Aquele dia Gabriel ficou sozinho no bar; foi responsável por
momentos de inopinados desazos emocionais. Como eu me diverti quando,
mais tarde, soube do ocorrido. Até admito que hoje preferiria estar
ao lado não de você, mas de seu interessantíssimo amigo. Aliás,
se não fosse por Sofia, sua história não teria a pujança
necessária para me trazer a sua casa. Venho até aqui por dois
motivos, o primeiro e mais importante você saberá em breve, o
segundo envolve sua desconhecida amada. Mesmo eu, vasto em
conhecimento, onisciente e insuperável, não consigo compreender sua
obsessão por Sofia. Vocês trocaram algumas frases e nada mais.

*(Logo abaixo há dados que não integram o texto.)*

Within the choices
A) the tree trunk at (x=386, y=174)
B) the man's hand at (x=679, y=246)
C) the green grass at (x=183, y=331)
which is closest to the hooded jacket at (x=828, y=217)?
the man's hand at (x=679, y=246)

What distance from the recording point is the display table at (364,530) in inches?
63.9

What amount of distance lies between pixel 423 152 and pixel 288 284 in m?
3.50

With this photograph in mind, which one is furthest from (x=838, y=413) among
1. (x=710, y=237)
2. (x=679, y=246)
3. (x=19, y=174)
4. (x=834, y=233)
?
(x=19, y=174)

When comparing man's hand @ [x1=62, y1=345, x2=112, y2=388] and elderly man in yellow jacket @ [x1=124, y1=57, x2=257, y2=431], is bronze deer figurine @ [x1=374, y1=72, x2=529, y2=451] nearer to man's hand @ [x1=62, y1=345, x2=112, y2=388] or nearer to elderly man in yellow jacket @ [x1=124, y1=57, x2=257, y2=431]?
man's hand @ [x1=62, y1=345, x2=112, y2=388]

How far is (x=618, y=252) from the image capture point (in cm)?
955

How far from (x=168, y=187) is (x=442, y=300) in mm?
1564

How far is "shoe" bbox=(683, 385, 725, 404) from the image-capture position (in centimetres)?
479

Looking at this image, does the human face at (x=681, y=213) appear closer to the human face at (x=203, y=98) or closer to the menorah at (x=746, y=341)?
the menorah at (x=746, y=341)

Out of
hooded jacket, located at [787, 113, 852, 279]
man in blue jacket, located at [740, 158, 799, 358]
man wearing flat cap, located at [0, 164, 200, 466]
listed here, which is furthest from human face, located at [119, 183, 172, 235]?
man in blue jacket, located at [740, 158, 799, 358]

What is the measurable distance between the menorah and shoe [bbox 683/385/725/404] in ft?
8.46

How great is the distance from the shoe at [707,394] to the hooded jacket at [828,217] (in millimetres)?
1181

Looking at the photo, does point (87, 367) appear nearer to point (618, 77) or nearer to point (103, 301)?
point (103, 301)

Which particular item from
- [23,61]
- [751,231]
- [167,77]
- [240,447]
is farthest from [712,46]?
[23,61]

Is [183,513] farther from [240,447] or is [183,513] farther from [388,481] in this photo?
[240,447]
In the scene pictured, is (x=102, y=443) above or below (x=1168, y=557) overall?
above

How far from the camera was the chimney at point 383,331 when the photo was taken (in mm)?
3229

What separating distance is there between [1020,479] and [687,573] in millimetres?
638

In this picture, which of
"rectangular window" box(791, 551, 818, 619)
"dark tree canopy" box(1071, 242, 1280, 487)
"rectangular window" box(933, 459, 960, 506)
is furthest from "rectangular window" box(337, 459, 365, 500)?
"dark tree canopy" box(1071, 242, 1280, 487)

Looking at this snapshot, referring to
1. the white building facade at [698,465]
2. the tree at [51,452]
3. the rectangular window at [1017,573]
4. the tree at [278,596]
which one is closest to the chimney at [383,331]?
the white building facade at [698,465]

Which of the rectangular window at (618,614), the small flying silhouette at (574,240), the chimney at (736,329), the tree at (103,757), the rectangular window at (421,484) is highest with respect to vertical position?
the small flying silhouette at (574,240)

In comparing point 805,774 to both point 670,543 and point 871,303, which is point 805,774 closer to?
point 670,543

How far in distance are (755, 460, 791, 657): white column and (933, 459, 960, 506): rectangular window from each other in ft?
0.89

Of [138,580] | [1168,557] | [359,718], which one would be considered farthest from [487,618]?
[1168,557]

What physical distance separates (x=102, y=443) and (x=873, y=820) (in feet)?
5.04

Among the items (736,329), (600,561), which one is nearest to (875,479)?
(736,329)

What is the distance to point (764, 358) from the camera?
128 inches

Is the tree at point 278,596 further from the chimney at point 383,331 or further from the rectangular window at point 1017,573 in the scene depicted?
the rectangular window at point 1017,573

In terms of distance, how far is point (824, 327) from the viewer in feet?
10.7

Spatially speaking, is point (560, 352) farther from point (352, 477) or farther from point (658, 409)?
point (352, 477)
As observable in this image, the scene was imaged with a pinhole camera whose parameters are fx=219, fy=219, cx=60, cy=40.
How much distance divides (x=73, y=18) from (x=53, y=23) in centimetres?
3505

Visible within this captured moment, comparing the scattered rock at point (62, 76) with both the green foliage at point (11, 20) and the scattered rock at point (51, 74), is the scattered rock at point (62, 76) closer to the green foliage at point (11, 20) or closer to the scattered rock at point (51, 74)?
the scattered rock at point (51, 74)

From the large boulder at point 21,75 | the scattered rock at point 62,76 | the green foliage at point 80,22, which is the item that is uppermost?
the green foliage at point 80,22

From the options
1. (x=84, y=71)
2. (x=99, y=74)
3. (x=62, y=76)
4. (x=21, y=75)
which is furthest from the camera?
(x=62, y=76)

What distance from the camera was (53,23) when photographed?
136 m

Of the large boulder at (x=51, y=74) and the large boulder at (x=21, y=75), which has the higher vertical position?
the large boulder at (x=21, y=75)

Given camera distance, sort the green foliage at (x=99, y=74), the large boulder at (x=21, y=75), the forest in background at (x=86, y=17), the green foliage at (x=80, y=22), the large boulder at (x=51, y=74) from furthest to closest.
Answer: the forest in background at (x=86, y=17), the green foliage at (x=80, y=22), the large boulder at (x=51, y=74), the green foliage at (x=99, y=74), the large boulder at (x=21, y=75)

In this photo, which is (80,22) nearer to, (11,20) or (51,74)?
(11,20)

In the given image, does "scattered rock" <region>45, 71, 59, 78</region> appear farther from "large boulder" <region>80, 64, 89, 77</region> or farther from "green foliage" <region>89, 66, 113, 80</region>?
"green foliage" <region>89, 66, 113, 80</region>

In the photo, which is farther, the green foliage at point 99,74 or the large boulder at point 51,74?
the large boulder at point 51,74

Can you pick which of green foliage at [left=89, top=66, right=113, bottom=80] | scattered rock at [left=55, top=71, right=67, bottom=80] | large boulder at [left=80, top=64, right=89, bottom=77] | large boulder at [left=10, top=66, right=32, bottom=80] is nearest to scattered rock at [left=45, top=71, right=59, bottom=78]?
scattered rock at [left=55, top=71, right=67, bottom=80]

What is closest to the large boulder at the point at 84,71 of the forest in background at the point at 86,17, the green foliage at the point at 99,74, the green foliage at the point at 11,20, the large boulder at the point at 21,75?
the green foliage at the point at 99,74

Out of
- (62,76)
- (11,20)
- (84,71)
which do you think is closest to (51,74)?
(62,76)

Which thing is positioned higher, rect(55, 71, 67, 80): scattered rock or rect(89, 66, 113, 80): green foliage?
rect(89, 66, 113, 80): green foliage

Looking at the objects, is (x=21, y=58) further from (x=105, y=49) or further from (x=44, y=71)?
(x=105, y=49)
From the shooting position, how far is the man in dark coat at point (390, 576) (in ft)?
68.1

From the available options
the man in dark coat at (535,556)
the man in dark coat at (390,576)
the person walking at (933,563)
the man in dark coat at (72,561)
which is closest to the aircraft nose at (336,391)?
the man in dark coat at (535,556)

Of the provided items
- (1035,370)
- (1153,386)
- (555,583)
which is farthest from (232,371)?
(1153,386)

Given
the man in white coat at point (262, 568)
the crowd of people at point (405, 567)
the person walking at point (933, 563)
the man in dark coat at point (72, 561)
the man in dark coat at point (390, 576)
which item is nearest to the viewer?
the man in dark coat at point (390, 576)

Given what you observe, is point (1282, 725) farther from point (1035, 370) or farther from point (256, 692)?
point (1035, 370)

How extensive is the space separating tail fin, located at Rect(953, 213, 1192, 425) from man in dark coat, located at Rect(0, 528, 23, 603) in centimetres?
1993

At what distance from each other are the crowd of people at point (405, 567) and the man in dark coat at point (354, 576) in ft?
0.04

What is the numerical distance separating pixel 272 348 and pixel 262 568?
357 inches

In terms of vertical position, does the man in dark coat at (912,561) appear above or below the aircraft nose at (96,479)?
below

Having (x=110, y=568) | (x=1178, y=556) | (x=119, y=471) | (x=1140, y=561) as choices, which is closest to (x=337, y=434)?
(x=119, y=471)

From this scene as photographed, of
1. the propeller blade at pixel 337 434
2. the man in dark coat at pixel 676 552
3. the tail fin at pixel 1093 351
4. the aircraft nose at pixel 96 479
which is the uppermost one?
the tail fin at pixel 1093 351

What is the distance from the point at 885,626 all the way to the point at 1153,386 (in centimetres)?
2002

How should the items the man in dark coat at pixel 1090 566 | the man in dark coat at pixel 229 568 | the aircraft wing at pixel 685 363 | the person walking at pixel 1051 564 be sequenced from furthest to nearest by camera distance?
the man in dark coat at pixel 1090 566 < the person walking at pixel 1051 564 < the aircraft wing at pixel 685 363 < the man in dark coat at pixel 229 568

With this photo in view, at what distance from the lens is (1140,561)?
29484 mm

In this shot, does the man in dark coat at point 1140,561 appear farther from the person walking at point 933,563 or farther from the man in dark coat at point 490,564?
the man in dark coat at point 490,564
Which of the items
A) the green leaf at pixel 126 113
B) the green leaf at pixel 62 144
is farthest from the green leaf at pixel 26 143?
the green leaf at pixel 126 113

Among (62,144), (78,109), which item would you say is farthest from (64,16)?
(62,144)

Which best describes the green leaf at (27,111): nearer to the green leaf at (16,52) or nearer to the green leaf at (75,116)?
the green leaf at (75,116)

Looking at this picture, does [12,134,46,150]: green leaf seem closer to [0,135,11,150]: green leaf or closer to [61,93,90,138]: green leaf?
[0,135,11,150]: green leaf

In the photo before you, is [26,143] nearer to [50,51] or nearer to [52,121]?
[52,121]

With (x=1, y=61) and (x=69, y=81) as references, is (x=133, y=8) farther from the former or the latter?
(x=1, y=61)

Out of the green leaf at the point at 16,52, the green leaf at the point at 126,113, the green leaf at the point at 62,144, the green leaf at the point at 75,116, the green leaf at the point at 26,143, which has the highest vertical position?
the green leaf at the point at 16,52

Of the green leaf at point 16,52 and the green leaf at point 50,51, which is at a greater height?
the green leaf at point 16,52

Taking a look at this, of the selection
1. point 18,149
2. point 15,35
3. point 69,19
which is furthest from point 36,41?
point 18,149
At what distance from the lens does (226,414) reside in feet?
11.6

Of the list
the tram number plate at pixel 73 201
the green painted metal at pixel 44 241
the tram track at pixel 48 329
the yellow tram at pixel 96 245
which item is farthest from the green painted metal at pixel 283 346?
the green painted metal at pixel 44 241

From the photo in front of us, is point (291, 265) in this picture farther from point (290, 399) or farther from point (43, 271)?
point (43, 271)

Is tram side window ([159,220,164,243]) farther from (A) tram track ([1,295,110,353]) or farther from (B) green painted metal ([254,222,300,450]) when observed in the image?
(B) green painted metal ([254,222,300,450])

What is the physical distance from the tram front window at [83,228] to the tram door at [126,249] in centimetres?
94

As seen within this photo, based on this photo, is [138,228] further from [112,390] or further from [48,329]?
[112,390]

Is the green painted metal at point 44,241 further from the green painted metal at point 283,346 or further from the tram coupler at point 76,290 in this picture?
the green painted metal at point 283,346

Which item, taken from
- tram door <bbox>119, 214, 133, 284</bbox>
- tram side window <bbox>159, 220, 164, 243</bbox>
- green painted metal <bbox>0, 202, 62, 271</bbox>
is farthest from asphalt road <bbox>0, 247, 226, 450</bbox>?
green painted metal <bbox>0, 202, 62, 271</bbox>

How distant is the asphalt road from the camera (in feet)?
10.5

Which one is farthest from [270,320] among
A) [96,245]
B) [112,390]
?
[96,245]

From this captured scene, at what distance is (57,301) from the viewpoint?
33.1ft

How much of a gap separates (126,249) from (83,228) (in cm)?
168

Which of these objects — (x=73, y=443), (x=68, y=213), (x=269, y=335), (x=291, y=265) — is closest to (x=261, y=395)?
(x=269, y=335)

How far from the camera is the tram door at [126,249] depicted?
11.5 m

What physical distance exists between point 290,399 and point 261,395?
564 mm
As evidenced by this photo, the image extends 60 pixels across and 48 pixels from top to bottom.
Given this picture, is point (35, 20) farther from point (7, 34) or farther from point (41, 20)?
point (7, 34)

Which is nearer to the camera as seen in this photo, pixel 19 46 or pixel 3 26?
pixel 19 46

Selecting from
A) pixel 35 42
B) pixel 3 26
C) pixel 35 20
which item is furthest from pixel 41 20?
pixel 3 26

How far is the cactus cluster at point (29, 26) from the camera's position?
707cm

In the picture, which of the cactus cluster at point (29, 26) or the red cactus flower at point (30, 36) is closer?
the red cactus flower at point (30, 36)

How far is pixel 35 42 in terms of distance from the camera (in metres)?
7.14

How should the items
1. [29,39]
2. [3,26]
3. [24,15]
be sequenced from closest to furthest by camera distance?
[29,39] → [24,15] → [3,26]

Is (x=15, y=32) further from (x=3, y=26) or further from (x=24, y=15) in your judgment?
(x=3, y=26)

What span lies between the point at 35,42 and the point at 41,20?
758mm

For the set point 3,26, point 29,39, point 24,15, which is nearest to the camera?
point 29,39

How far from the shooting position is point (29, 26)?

Diga-me Miguel, foram apenas os olhos verdes? Você não pode ser tão
vulgar para se deixar seduzir por um mero olhar? Existe alguma
metafísica inexplicável que transcendeu sua alma? Qual absurdo
poderia envolver este sentimento? Cale-se Miguel, se contenha; guarde
suas respostas para depois. Se lhe faço perguntas é porque preciso
amoldar seus pensamentos; por enquanto quero apenas ser ouvido. Não
se exaspere e tire o sorriso irônico do rosto, no fundo você sabe
que tudo é uma questão de linguagem. Escolhi você, pois conheço o
seu apreço estético. Sei que, assim como eu, viverias, entre a
forma e o sentido, abraçado à primeira opção.
Nossa! Perdi o fio
da meada; mas devo voltar ao que interessa.
Comentei que
Gabriel ao chegar à boate ficou sozinho no bar. Ele, em frente ao
balcão, repousou seus quadris em um desconfortável banco. A
primeira dose foi solicitada com tímida elegância. Servido,
degustou o primeiro trago; ainda não reparara no pequeno e sensual
detalhe que atordoaria seus sentidos. A garçonete, moça com fartos
seios e belas nádegas, carregava ao colo um crucifixo vermelho. Tal
adereço, quando finalmente notado, fez os olhos do rapaz dardejarem
em excitação. Não se conteve e perguntou o nome da donzela. “Me
chamo Madalena, mas pode me chamar de Malu”. Ao ouvir a resposta,
Gabriel ficou pálido; em seu inconsciente aquela, prostrada em sua
frente, era a mulher de Jesus. Sem conseguir frear seu ímpeto
galanteador, o jovem iniciou a conquista:
- Deve ser
cansativo ficar horas servindo um monte de pessoas indelicadas e
arrogantes.
- Eu gosto do meu
trabalho, principalmente quando não sou incomodada por fregueses.
- Não sou um
freguês comum, sou um poeta.
- Nossa, quanta
honra – disse a moça com uma expressão debochada – o jovem
Drummond poderia me recitar um poema?
- Cobro caro pelo
meu trabalho, mas posso te garantir que tenho talento. Se me der seu
telefone, escrevo um poema neste pedaço de papel – apontou para o
guardanapo e sorrio jovialmente antes de continuar – me dê três
palavras e eu tirarei lágrimas de seus olhos.
- Primeiro você
escreve o poema; se for bom ou se me arrancar lágrimas, eu dou meu
telefone – a moça parecia entretida com a conversa, a ousadia
lúdica do rapaz lhe agradava.
- Vejo que a
senhorita desconfia do meu talento. Não me importo, me dê três
palavras e terá um poema.
- Vejamos. Uh...
sangue... fogo e.... frio.
- Madalena,
Madalena, lestes meus pensamentos? - perguntou Gabriel com um garboso
sorriso no rosto.
Sem desfazer o
semblante de felicidade o poeta escreveu. Aguardou alguns instantes,
esperava a garçonete atender outros fregueses, e sugeriu ler o poema
ao invés de entregá-lo. A moça exitou, mas acabou concordando.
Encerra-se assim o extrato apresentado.